« Il n'y a pas de plus grand poète.
Il y a la poésie. »

Paul Fort (Canzone du vrai de vrai / Portraits sur le sable)

Totochabo disait


 

 

Totochabo disait :

— ... Le plus crétin des virtuoses, au bout de quelques années d'exercice, arrive à briser une coupe de cristal à distance, par la seule émission de la note exacte correspondant à l'équilibre instable de la matière vitreuse. On cite plusieurs violonistes, pas plus bêtes que d'autres, qui faisaient ça presque naturellement. La maîtresse de maison est toujours très fière d'avoir sacrifié à l'Art, ou à la Science, selon les cas, la plus belle pièce de sa verrerie, un souvenir de famille, qui plus est, elle est tellement ravie qu'elle en oublie de gronder son fils qui vient de rentrer du lycée complètement saoul, le fils persistera dans le vice, échouera à ses examens, sera réduit à faire du commerce, deviendra riche et considéré, et toute cette chaîne d'effets est suspendue à un son musical déterminé, exprimable par un nombre.

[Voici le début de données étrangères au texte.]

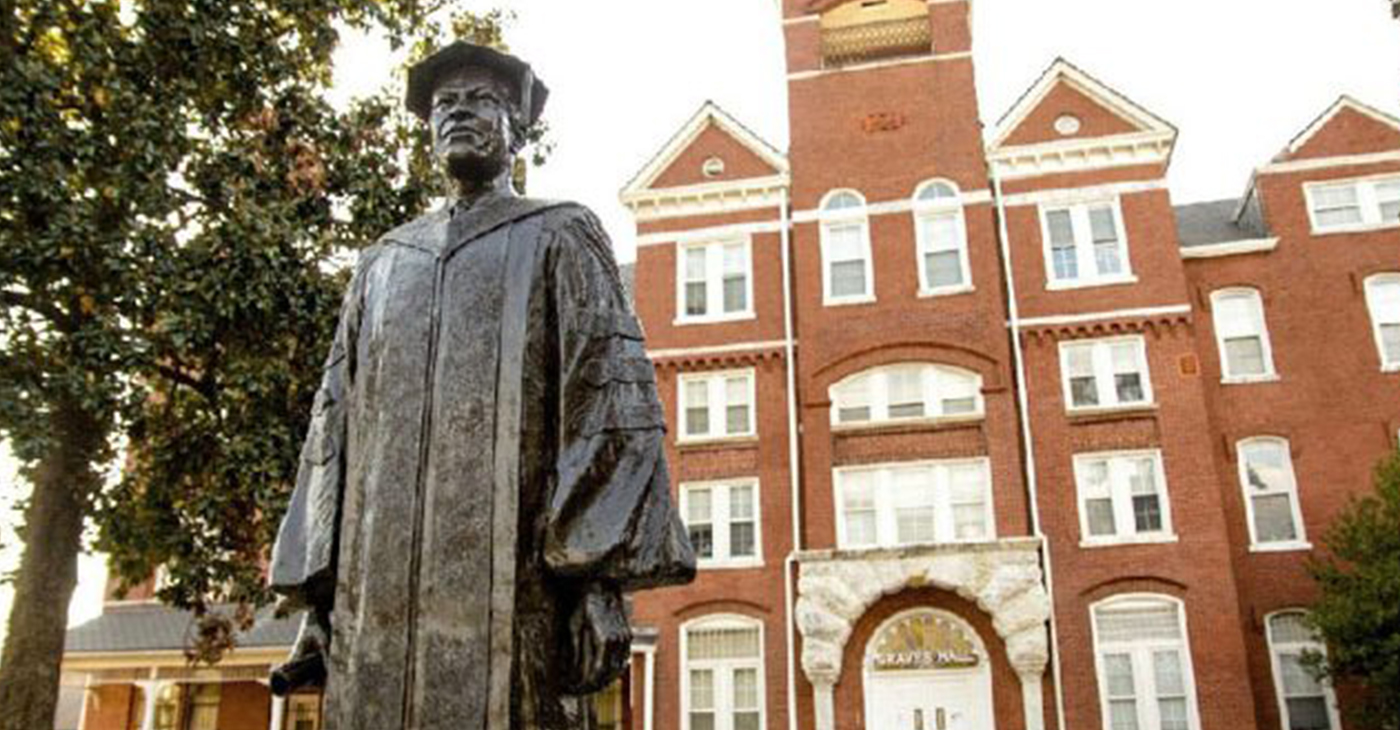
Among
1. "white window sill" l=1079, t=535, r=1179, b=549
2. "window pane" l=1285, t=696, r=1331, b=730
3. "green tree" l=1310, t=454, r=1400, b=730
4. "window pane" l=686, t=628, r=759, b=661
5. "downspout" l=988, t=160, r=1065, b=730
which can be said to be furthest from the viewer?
"window pane" l=686, t=628, r=759, b=661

J'ai oublié de dire que le mot « Art » est le seul que les carpes soient capables de prononcer. Je continue.

« Les physiciens Chladni et Savart, en faisant vibrer des plaques métalliques recouvertes de sable fin, ont produit des figures géométriques par les lignes nodales séparant les zones de mouvement. En employant au lieu de sable de la poudre de tournesol gommée, ces savants — comme on les appelle, non sans raison — ...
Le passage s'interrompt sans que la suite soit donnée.